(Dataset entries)

****

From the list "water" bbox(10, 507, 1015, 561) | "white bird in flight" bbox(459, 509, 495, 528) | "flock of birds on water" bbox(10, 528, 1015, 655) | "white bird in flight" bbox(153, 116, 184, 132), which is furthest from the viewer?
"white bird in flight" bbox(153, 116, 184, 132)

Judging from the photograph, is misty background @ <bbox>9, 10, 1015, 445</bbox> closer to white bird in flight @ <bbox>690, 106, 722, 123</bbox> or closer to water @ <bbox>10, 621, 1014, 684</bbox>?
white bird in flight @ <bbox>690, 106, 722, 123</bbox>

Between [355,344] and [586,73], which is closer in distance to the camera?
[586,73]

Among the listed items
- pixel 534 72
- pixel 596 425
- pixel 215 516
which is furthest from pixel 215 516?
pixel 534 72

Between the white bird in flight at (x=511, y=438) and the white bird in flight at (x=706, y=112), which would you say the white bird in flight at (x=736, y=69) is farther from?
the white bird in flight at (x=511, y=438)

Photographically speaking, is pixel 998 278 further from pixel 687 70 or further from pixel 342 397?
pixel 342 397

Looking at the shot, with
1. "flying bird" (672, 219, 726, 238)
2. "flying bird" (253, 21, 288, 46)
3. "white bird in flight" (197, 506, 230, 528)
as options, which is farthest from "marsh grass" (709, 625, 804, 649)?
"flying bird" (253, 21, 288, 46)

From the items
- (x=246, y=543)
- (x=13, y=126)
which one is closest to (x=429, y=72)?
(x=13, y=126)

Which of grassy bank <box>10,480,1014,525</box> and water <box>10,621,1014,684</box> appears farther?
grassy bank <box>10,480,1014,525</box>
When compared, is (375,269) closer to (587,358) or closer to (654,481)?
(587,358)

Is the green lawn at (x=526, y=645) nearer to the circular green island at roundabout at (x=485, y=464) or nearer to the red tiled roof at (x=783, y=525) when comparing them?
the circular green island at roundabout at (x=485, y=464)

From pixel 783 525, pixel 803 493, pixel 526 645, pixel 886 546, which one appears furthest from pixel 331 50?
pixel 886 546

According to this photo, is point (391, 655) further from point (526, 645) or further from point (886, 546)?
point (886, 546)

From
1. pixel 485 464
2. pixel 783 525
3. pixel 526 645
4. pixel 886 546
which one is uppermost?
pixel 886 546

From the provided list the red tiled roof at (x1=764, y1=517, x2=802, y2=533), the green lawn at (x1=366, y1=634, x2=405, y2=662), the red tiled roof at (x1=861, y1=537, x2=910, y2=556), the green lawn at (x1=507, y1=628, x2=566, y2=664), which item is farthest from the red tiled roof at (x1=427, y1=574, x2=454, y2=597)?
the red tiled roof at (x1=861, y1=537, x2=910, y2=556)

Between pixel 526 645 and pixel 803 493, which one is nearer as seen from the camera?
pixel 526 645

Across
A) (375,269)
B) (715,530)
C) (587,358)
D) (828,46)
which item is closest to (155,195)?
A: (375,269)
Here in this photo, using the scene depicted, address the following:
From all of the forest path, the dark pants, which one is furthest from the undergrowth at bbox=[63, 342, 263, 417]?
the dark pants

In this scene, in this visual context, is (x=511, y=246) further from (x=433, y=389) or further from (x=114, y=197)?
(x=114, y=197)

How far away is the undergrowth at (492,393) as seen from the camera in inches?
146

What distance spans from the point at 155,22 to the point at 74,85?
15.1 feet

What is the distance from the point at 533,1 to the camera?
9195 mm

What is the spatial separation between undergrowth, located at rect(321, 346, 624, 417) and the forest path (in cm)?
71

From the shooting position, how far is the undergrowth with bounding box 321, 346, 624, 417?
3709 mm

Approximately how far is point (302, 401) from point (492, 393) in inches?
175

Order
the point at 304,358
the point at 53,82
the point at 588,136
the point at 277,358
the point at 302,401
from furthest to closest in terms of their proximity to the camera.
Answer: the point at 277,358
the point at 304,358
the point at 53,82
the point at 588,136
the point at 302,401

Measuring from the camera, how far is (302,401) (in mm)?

****

TO DO: The required output is the exact sequence of lines from the one containing "Here in this" through the end of the listing, both endpoints included.

SOLUTION TO THIS PROBLEM:
Here in this photo, using the scene depicted, address the following:
From all of the forest path, the dark pants, which one is furthest from the undergrowth at bbox=[63, 342, 263, 417]?
the dark pants

In this scene, in this visual context, is (x=511, y=246) further from (x=433, y=389) or further from (x=114, y=197)?
(x=114, y=197)

How far away is the undergrowth at (492,393) as seen from the camera in inches?
146

What distance spans from the point at 155,22 to the point at 74,85?
15.1 feet

What is the distance from the point at 533,1 to the camera?
9195 mm

What is the spatial separation between undergrowth, located at rect(321, 346, 624, 417) and the forest path (in cm)?
71

From the shooting position, how far is the undergrowth with bounding box 321, 346, 624, 417?
3709 mm

Approximately how far is point (302, 401) from point (492, 393) in inches?
175

Order
the point at 304,358
the point at 53,82
the point at 588,136
the point at 277,358
the point at 302,401
from furthest to closest in terms of their proximity to the camera.
Answer: the point at 277,358
the point at 304,358
the point at 53,82
the point at 588,136
the point at 302,401

Measuring from the camera, how far is (302,401) (in mm)?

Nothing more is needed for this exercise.